AÇÕES A REALIZAR.
a. No texto sobre o preço do petróleo, que faixa de preço por barril é apontada como solução ótima para a Arábia Saudita?
b. Reescreva de forma mais breve o parágrafo do texto sobre o preço do petróleo que começa com "Todavia há um problema", mantendo os factos principais.
c. Prossiga o texto sobre o preço do petróleo a partir da sua última frase.

EXCERTO DE TEXTO.
----

Seria um grave erro subestimar este factor: do ponto de vista da Arábia o petróleo é tudo. Além das tâmaras, claro. Com o preço atingido ontem, 30 Dólares por barril, a industria do shale oil ficaria exterminada ou quase (extrair petróleo com o fracking é bem mais caro do que com o método clássico dos poços), mas os Sauditas também têm os problemas deles: a margem de lucro por cada barril cai de forma abrupta, até o ponto que a casa de Riad  precisa de abrir os cofres para atingir as reservas após ter destruído o seu orçamento.

Já 80 Dólares por barril seria conveniente do ponto de vista saudita mas continuaria a conceder margem de manobra para o fracking. Solução optimal? Entre 50 e 60 Dólares por barril. Esta seria a faixa de preço que eliminaria o shale oil mas não sobrecarregaria demais as finanças árabes.

Todavia há um problema. Por causa do preço reduzido, mais de mil torres de fracking foram eliminadas nos EUA (e adeus autonomia petrolífera proclamada pelo simpático Obama), todavia a produção de óleo de xisto ainda não parou. E nem vai parar. Por qual razão? Porque o agricultor que descobriu ter petróleo debaixo do seu campo antes recebia 50.000 Dólares por mês da companhia petrolífera, hoje recebe apenas 5.000 Dólares (porque a companhia teve que cortar os preços para sobreviver): mas do ponto de vista dele são sempre 5.000 Dólares que entram em caixa sem mexer um dedo. As companhias continuam a produzir, com uma margem mínima e sacrificando a pesquisa, no entanto sobrevivem à espera de tempos melhores.

Resultado: preço nos 30 Dólares e Arábia Saudita que queima dois bilhões de Dólares por semana para cobrir os buracos orçamentais. É uma situação que a casa de Riad não pode manter ao longo de muito tempo: a guerra contra o shale oil parece ter sido parcialmente perdida.

Também porque nestes dias Teherão apresentou, perante uma plateia de 137 empresas estrangeiras, novos modelos contratuais para a exploração das reservas de petróleo e gás que as autoridades locais pretendem aplicar já em 2016. Com termos contractuais mais favoráveis (em particular, a duração dos contratos que passa de 5 para 25 anos), o Irão tem o objectivo de aumentar a sua produção de petróleo de 2.9 milhões de barris por dia para 4.7 milhões de barris (isso também explica toda a pressa que a Arábia tem tido para abater o regime iraniano).

----

DADOS RECOLHIDOS.
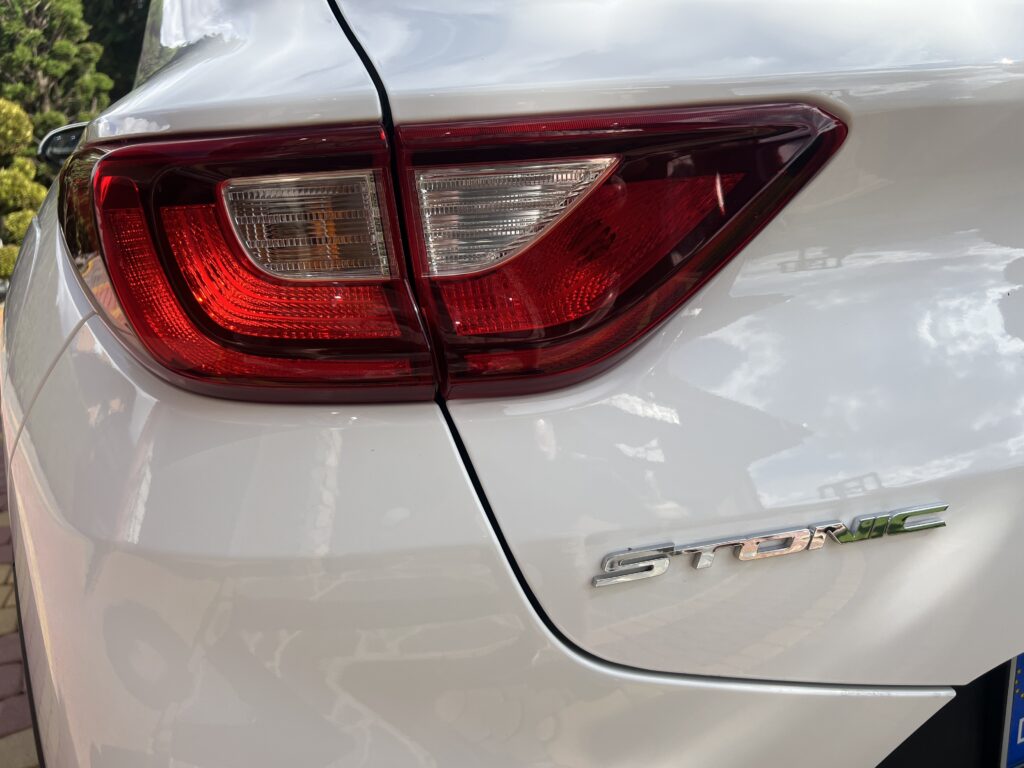 Kia STONIC 1.4 100KM 2018r przebieg 68 tys.km auto w ORYGINALE. - obrazek 22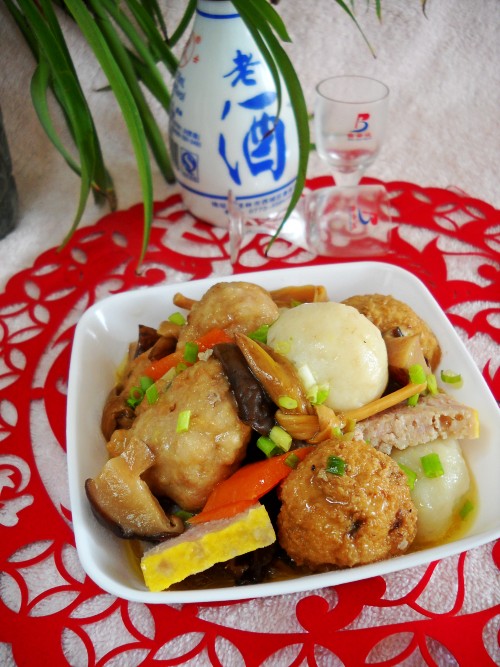 黃陂三鮮之菌菇燴三鮮的做法-家常味燴菜譜-易網(wǎng)健康養(yǎng)生網(wǎng) 黃陂三鮮之菌菇燴三鮮的做法-家常味燴菜譜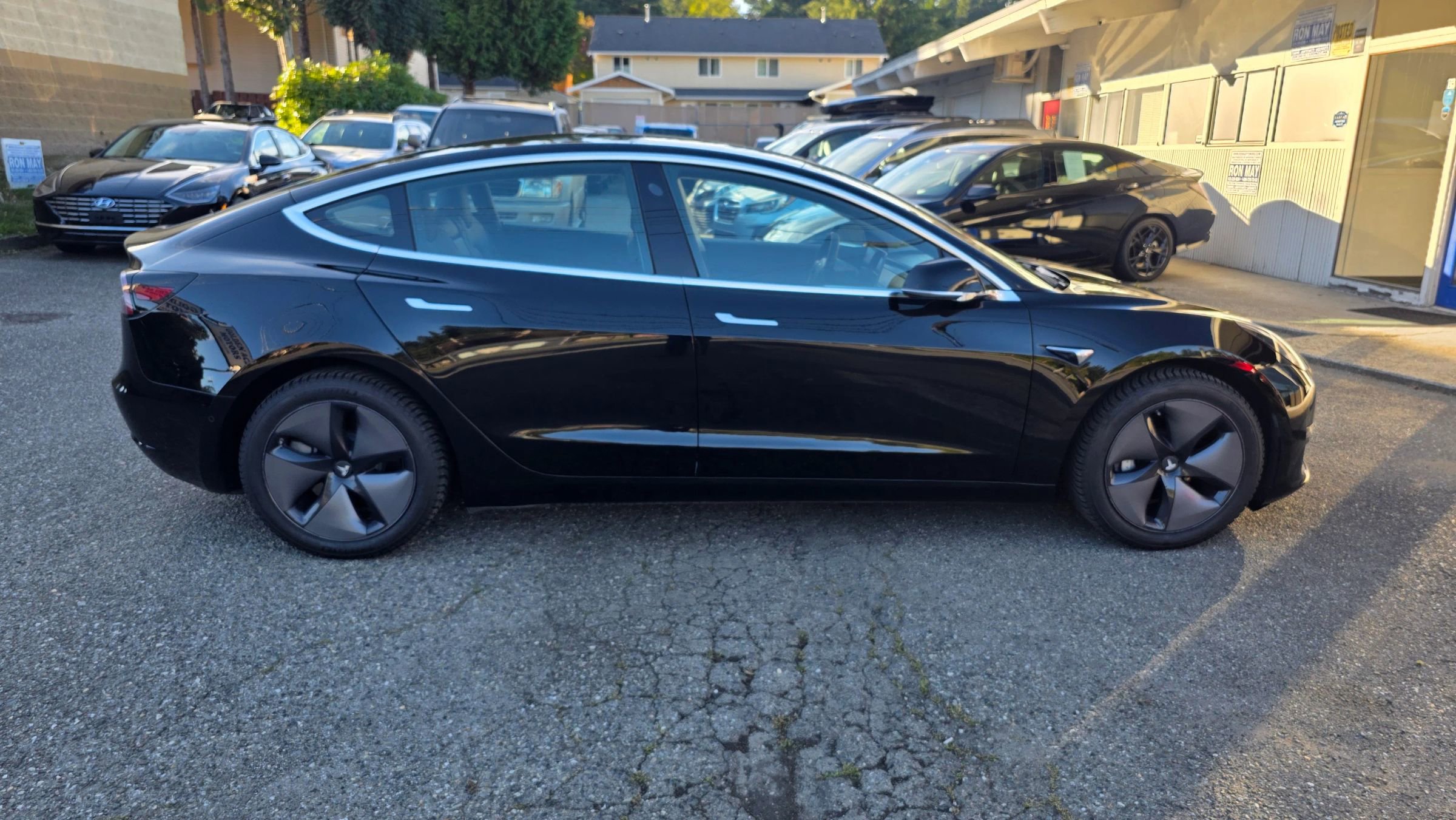 Used 2018 Tesla Model 3 Long Range image 4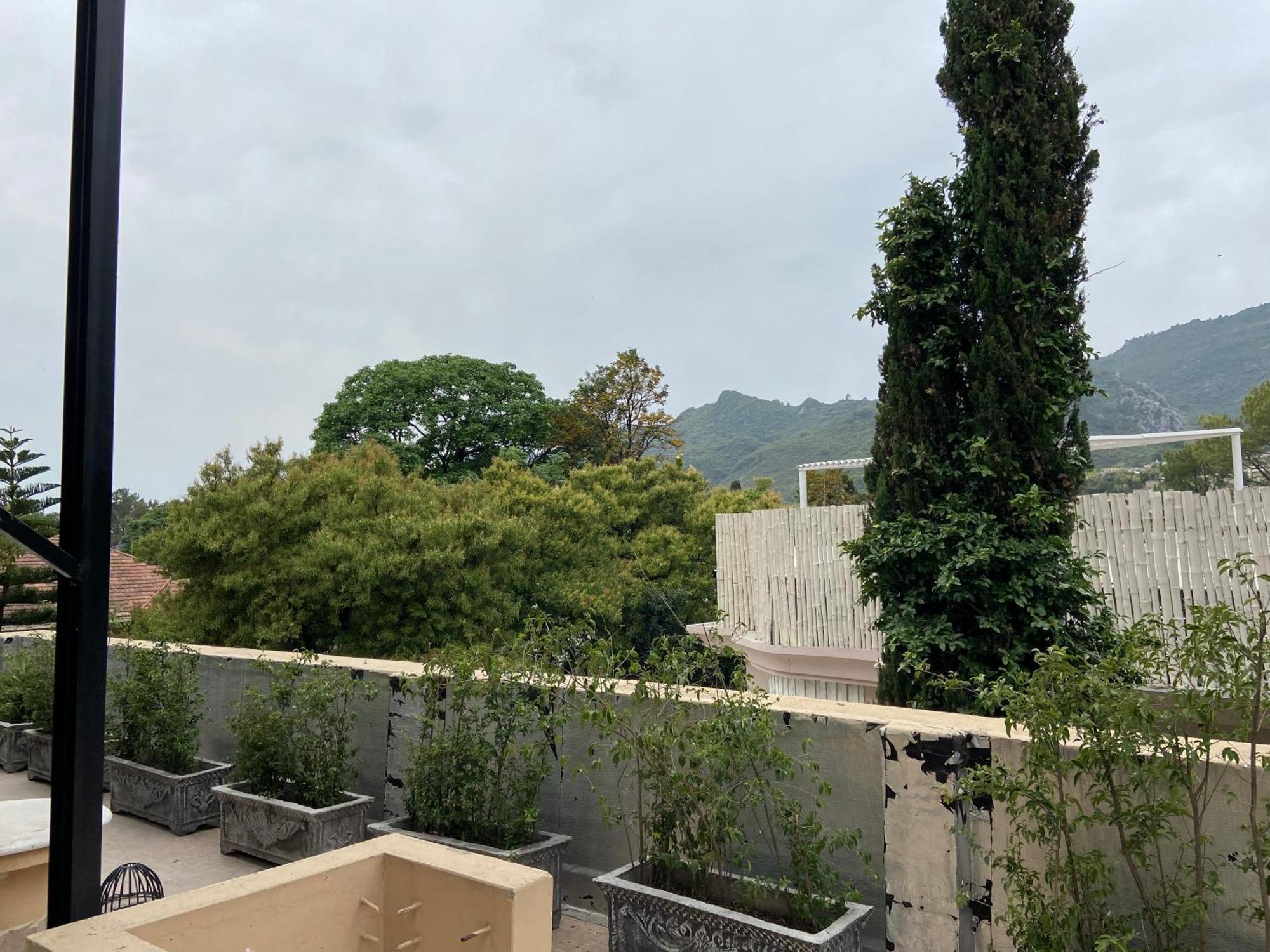 E Lodge Islamabad Exterior foto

----

RESPOSTAS DADAS.
a. Entre 50 e 60 Dólares por barril.

b. Com o preço baixo, mais de mil torres de fracking foram eliminadas nos EUA, o que põe fim à autonomia petrolífera proclamada por Obama. Ainda assim, a produção de óleo de xisto não parou nem vai parar. O agricultor com petróleo debaixo do seu campo passou de 50.000 para 5.000 Dólares por mês, mas para ele continua a ser dinheiro que entra sem esforço. As companhias mantêm a produção com margem mínima, sacrificam a pesquisa e sobrevivem à espera de tempos melhores.

c.
Perdida (parcialmente) a guerra contra o shale oil, com o Irão a dobrar a produção atraindo investidores estrangeiros, é normal que o preço do petróleo volte na casa dos tais 50-60 Dólares por barril já neste ano. Isso permitiria ganhos aos produtores tradicionais mantendo em sofrimento os novos produtores de petróleo de xisto. O que parece a solução optimal, apesar desta representar uma derrota do ponto de vista da Arábia, disso não há dúvida.

A China

Arábia, Irão, Estados Unidos, Rússia… não estamos a esquecer alguém? Ah, pois: a China!

Como já realçado, a China atravessa um momento de dificuldade. E a China é o maior importador mundial de petróleo. O que aconteceria nesta altura se o barril voltasse aos “clássicos” 100 ou mais Dólares? Falamos dum País que já enfrentou dificuldades para encontrar gasóleo suficiente para pôr em marcha os seus camiões.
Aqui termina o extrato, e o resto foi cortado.